◆ **What is being asked**: Count how many of the lines below contain the string "millimetres", with case counting, and reply with only that number.

◆ **Extracted information**:
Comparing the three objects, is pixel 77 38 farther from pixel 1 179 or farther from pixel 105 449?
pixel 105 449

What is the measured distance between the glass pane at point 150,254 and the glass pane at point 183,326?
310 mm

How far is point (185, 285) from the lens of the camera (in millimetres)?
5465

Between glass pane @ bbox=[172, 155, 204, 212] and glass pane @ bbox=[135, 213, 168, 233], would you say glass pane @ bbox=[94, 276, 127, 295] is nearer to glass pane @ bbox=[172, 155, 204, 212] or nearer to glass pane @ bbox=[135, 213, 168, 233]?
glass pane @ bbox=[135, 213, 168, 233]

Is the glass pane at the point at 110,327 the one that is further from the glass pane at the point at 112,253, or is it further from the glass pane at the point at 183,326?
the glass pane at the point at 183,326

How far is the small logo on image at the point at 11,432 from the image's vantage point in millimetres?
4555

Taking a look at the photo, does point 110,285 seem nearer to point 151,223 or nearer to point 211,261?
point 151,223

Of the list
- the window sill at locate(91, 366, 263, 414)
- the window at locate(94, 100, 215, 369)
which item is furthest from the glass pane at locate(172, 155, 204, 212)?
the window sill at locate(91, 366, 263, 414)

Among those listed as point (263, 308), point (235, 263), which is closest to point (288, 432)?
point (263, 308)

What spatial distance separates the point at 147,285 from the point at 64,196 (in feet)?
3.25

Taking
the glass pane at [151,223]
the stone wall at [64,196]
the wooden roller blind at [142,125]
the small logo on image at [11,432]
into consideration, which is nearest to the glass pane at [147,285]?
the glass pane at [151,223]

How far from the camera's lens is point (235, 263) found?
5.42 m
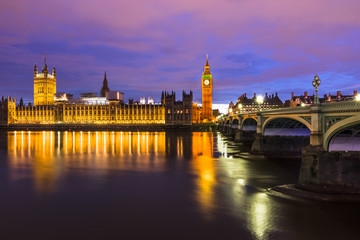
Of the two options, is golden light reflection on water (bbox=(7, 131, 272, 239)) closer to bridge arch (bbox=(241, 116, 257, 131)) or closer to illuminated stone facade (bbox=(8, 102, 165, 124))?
bridge arch (bbox=(241, 116, 257, 131))

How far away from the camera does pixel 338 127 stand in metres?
17.7

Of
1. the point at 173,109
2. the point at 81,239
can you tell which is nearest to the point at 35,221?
the point at 81,239

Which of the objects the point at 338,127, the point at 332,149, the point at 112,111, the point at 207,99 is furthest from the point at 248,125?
the point at 207,99

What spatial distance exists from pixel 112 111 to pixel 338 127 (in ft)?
512

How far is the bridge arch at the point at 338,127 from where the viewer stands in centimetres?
1607

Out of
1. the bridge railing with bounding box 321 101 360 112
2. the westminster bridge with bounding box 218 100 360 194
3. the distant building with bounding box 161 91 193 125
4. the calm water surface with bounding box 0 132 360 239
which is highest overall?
the distant building with bounding box 161 91 193 125

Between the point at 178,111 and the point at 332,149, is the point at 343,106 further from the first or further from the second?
the point at 178,111

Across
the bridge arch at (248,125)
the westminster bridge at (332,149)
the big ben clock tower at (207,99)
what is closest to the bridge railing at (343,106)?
the westminster bridge at (332,149)

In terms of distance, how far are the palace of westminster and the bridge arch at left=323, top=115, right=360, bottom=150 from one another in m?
133

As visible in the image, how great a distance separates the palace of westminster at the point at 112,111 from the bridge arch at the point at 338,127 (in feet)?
435

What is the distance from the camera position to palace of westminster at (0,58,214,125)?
154m

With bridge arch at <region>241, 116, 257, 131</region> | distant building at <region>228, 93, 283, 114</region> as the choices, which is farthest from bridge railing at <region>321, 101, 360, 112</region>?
distant building at <region>228, 93, 283, 114</region>

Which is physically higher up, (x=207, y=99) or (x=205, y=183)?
(x=207, y=99)

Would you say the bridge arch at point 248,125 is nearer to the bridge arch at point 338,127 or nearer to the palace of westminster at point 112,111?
the bridge arch at point 338,127
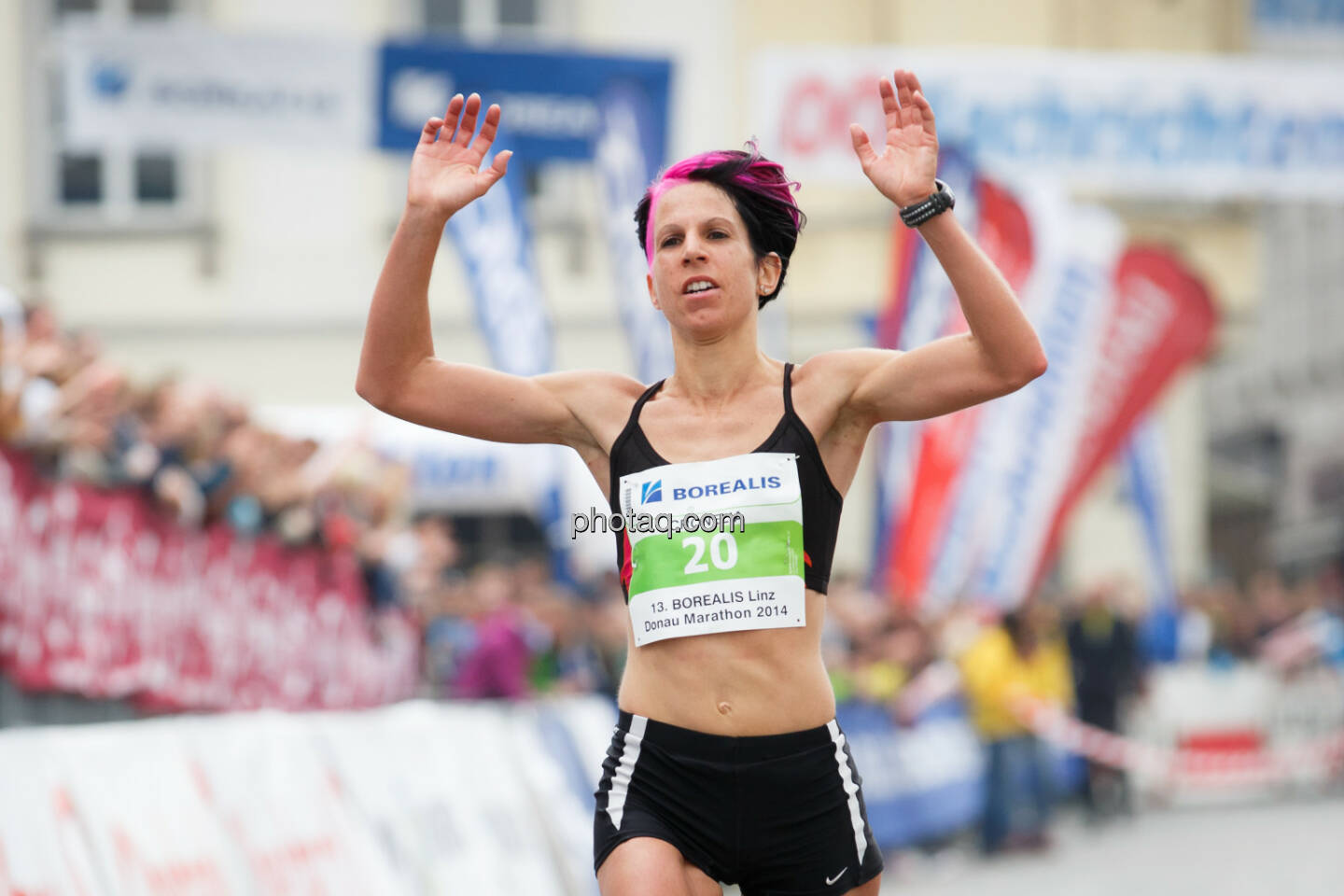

◆ **Response to the task**: 2